> **TRY IT**
Give the listing again exactly, omitting its images.

> **SUPPLIED INFORMATION**
==============================

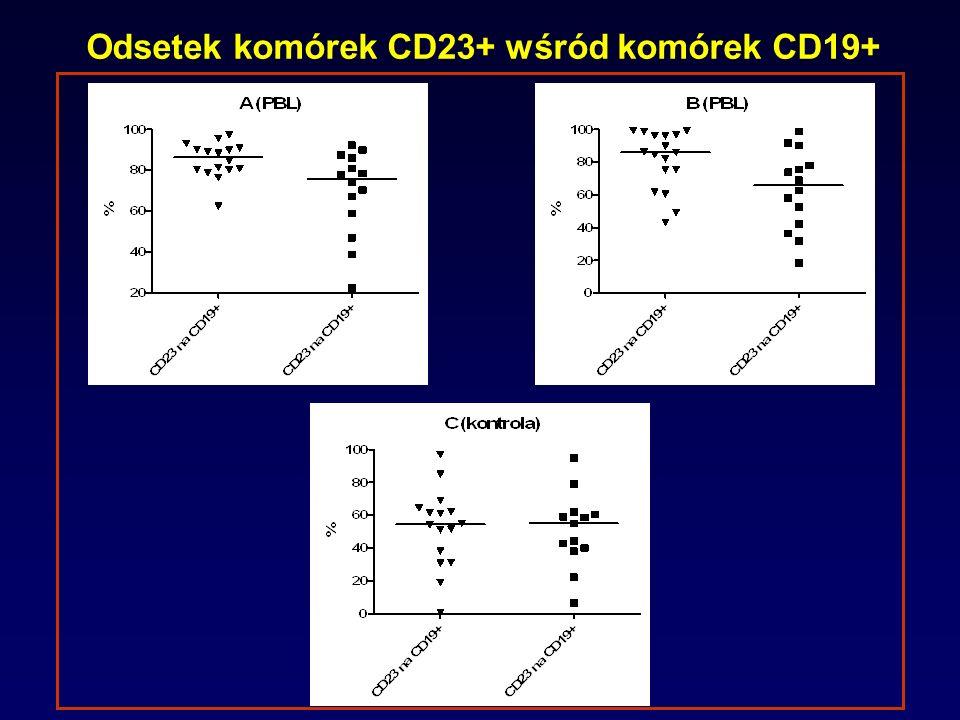 Odsetek komórek CD23+ wśród komórek CD19+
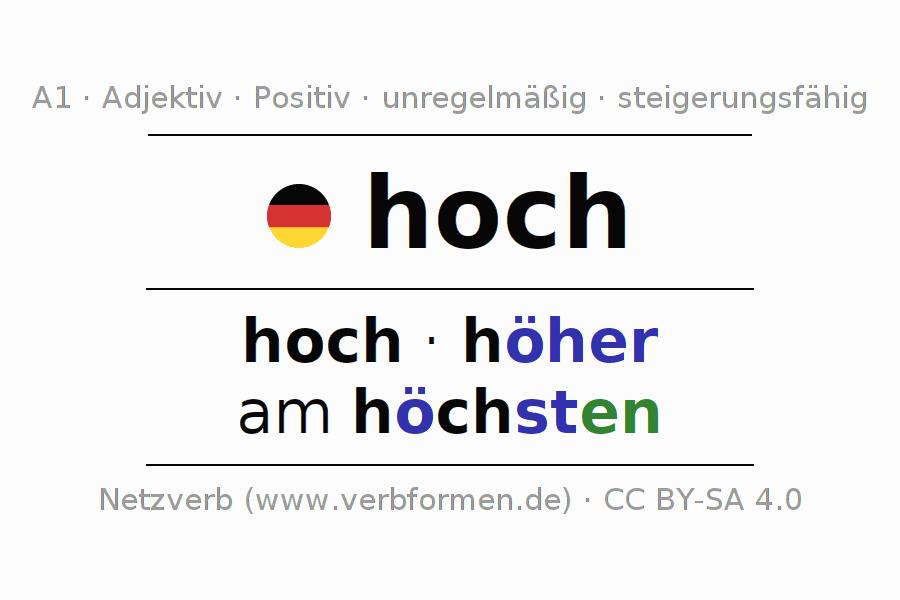 Groß Edmark Arbeitsblatt Bilder - Super Lehrer Arbeitsblätter ...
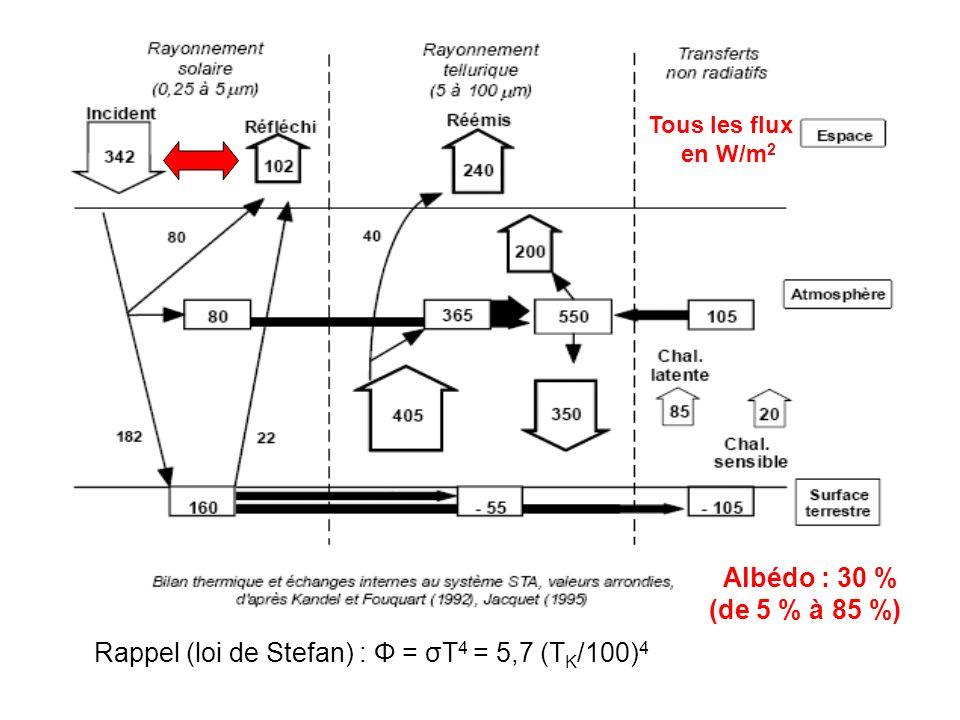 Rappel (loi de Stefan) : Φ = σT4 = 5,7 (TK/100)4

==============================

> **EXERCISE ANSWER**
 Odsetek komórek CD23+ wśród komórek CD19+
 Groß Edmark Arbeitsblatt Bilder - Super Lehrer Arbeitsblätter ...
 Rappel (loi de Stefan) : Φ = σT4 = 5,7 (TK/100)4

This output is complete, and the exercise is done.